The Rightful Role of Data Observability within DataOps
ABSTRACT: Enterprises should adopt data observability as the monitoring foundation for a smarter version of DataOps, rather than a standalone initiative.
Data observability creates justified enthusiasm about enabling the delivery of timely, accurate data.
But to get the right results, enterprises should integrate this emerging discipline into a full DataOps program. Data engineering teams that adopt data observability as the foundation for smarter DataOps—rather than a standalone initiative—can improve the odds they’ll meet stringent business demands. They can build, test, and update better data pipelines, and weave them together with more reliable workflows.
This blog defines the architecture that supports this unified approach.
Definitions
DataOps is an established discipline for building and managing data pipelines. It applies principles of DevOps, agile software development, and total quality management to data pipelines to help deliver timely, accurate data to the business. DataOps comprises testing, continuous integration and deployment (CI/CD), orchestration, and monitoring. My colleagues Wayne Eckerson, Joe Hilleary, and Dave Wells have written extensively about DataOps.
Data observability, meanwhile, is an emerging discipline for studying the health of enterprise data environments, using techniques adapted from governance tools and application performance management. It includes data quality observability, which monitors the quality and timeliness of data. It also includes data pipeline observability, which monitors the quality and performance of data pipelines, including the infrastructure that supports them. My earlier blog The Five Shades of Observability, described a taxonomy that encompasses these segments as well as business, operations, and ML model observability.
Architecture
Now let’s explore how the DataOps elements of testing, CI/CD, orchestration, and data observability (the new version of monitoring) come together.
Testing. Data engineers build tests into their pipelines to examine and validate data pipelines. They inspect code, execute functions, then assess behavior and results. They also perform A/B tests that compare pipelines so they can choose the best version. DataOps tools such as DataKitchen help test pipelines at each stage of development and production, then spot and fix errors before they affect consumers.
Continuous Integration / Continuous Deployment (CI/CD). Data engineers iterate both pipelines and datasets to maintain quality standards while relying on a single version of truth for production. They might branch a version of pipeline code into a development platform such as GitHub so they can fix errors or make enhancements, test it again, then merge the revised code back into production. In a similar fashion, they might branch versions of data using new platforms such as Project Nessie, then revise and merge as needed.
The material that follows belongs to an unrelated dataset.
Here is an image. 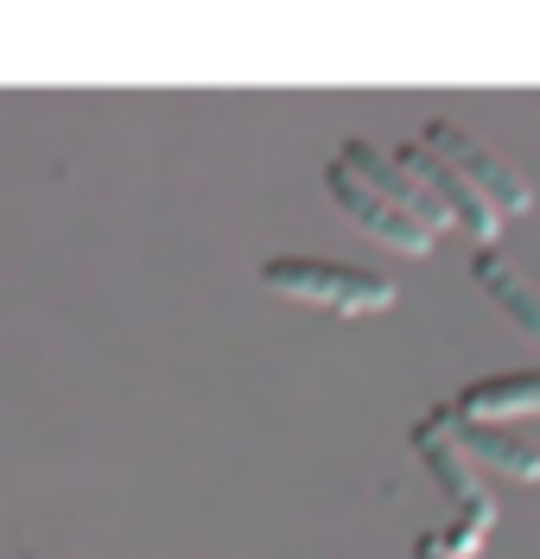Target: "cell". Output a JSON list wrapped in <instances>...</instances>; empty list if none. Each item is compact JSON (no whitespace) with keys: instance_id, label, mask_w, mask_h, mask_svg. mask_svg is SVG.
<instances>
[{"instance_id":"277c9868","label":"cell","mask_w":540,"mask_h":559,"mask_svg":"<svg viewBox=\"0 0 540 559\" xmlns=\"http://www.w3.org/2000/svg\"><path fill=\"white\" fill-rule=\"evenodd\" d=\"M324 191H331V204L344 210L350 223H362L375 242H388L395 254H413V261L432 254V229H427V223H413V216H407L400 204H388L375 185H362L344 159H331V166H324Z\"/></svg>"},{"instance_id":"7a4b0ae2","label":"cell","mask_w":540,"mask_h":559,"mask_svg":"<svg viewBox=\"0 0 540 559\" xmlns=\"http://www.w3.org/2000/svg\"><path fill=\"white\" fill-rule=\"evenodd\" d=\"M413 452H420V464L432 471V484L458 502V522L490 534L496 502H490V489H483V477H477V464H470V457L458 452V439H452V407H432V414L413 426Z\"/></svg>"},{"instance_id":"52a82bcc","label":"cell","mask_w":540,"mask_h":559,"mask_svg":"<svg viewBox=\"0 0 540 559\" xmlns=\"http://www.w3.org/2000/svg\"><path fill=\"white\" fill-rule=\"evenodd\" d=\"M458 419H477V426H503V419H528L540 414V369H508V376H483L470 382L458 401H452Z\"/></svg>"},{"instance_id":"30bf717a","label":"cell","mask_w":540,"mask_h":559,"mask_svg":"<svg viewBox=\"0 0 540 559\" xmlns=\"http://www.w3.org/2000/svg\"><path fill=\"white\" fill-rule=\"evenodd\" d=\"M413 559H452V547H445V534H420V547H413Z\"/></svg>"},{"instance_id":"3957f363","label":"cell","mask_w":540,"mask_h":559,"mask_svg":"<svg viewBox=\"0 0 540 559\" xmlns=\"http://www.w3.org/2000/svg\"><path fill=\"white\" fill-rule=\"evenodd\" d=\"M427 146L439 153V159H452V166H458V173H465L470 185L490 198V204L503 210V216H528V210H535L528 178L515 173L496 146H483L477 134H465L458 121H427Z\"/></svg>"},{"instance_id":"6da1fadb","label":"cell","mask_w":540,"mask_h":559,"mask_svg":"<svg viewBox=\"0 0 540 559\" xmlns=\"http://www.w3.org/2000/svg\"><path fill=\"white\" fill-rule=\"evenodd\" d=\"M261 280L287 299L305 306H331V312H382L395 306V280L350 267V261H319V254H274L261 261Z\"/></svg>"},{"instance_id":"ba28073f","label":"cell","mask_w":540,"mask_h":559,"mask_svg":"<svg viewBox=\"0 0 540 559\" xmlns=\"http://www.w3.org/2000/svg\"><path fill=\"white\" fill-rule=\"evenodd\" d=\"M452 439H458V452H465L470 464L496 471V477H508V484H540V452L521 445L515 432H496V426H477V419L452 414Z\"/></svg>"},{"instance_id":"9c48e42d","label":"cell","mask_w":540,"mask_h":559,"mask_svg":"<svg viewBox=\"0 0 540 559\" xmlns=\"http://www.w3.org/2000/svg\"><path fill=\"white\" fill-rule=\"evenodd\" d=\"M470 280H477V286H483V293H490V299H496V306H503V312L540 344V286L521 274L508 254H496V248H477V261H470Z\"/></svg>"},{"instance_id":"5b68a950","label":"cell","mask_w":540,"mask_h":559,"mask_svg":"<svg viewBox=\"0 0 540 559\" xmlns=\"http://www.w3.org/2000/svg\"><path fill=\"white\" fill-rule=\"evenodd\" d=\"M395 159H400L413 178H420V185H427L439 204H445L452 229H470L477 242H490V236L503 229V210L490 204V198H483V191H477V185H470V178L452 166V159H439L427 140H420V146H395Z\"/></svg>"},{"instance_id":"8992f818","label":"cell","mask_w":540,"mask_h":559,"mask_svg":"<svg viewBox=\"0 0 540 559\" xmlns=\"http://www.w3.org/2000/svg\"><path fill=\"white\" fill-rule=\"evenodd\" d=\"M337 159H344V166H350V173L362 178V185H375V191H382L388 204H400L407 216H413V223H427L432 236H439V229H452L445 204H439V198H432L427 185H420V178H413L407 166H400L395 153H382L375 140H350V146H344Z\"/></svg>"}]
</instances>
Orchestration. Data engineers automate data pipelines by grouping their tasks into workflows that transform and move data between various stores, algorithms, processors, applications, and micro services. Orchestration tools such as Apache Airflow help them build, schedule, track, and reuse workflows. By orchestrating these various workflows and elements, data engineers reduce the repetitive work of managing data pipelines.
Enter data observability
Data observability helps ensure the quality and performance of both data and pipelines.
Let’s start with the data. Data engineers profile datasets—at rest or in flight—to check that formats, data types, and value ranges fit expectations. They use machine learning to hunt for anomalies such as conflicting records, schema changes, or sudden value changes. When they spot issues, they check lineage to find and remediate the root cause. Data observability tools such as Metaplane, Bigeye, Monte Carlo, Anomalo, Acceldata, and Databand help perform this work.
Data observability also optimizes the performance of data pipelines. Data engineers monitor indicators such as the status of transformation jobs, utilization of Apache Spark clusters, or availability of Amazon EC2 compute instances. When something goes sideways, they analyze logs and traces to identify the root cause. They also track data usage to manage cost and improve compliance. Tools such as Unravel and Acceldata help perform this work.
Better together
By extracting the right signals from lots of noise, data observability makes testing, CI/CD, and orchestration more effective. Here’s how.
Testing becomes more efficient and effective because data engineers better understand the root cause that broke the last pipeline. They also understand the full sequence of pipeline tasks and their typical KPI ranges. Knowledge like this help data engineers test just the right weak spots so they can put better pipelines into production faster.
CI/CD becomes more efficient and effective because data engineers design pipelines and make enhancements that avoid known risks. They accelerate the branching and merging of pipeline code, with higher confidence as they go into production.
Orchestration becomes more efficient and effective because data engineers have more reliable code to bake into reusable workflows. They reduce the risk that they’ll automate and replicate error-prone pipelines.
Like most hyped-up tech concepts, data observability can lead to disappointment… unless you combine it with older and more proven practices. Data engineering teams that combine data observability with proven DataOps practices might just meet their expectations and deliver new value to business teams.